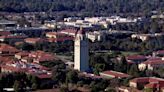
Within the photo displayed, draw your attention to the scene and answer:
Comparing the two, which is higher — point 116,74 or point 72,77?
point 72,77

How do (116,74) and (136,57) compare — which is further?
(136,57)

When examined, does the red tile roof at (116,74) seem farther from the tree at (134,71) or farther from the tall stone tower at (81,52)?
the tall stone tower at (81,52)

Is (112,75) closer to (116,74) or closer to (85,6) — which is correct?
(116,74)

* _Short task_
Copy out the text of all the items above word for word, leaving out the pictures.

* _Written reply_
Within the photo displayed, draw your attention to the scene and answer:
Comparing the two, which is higher — point 116,74 or point 72,77?
point 72,77

How do (116,74) and (136,57) compare — which is further?
(136,57)

When examined, does the red tile roof at (116,74) seem farther from the tree at (134,71) or farther from the tall stone tower at (81,52)?
the tall stone tower at (81,52)

Is (112,75) closer to (116,74) or closer to (85,6) — which is correct?
(116,74)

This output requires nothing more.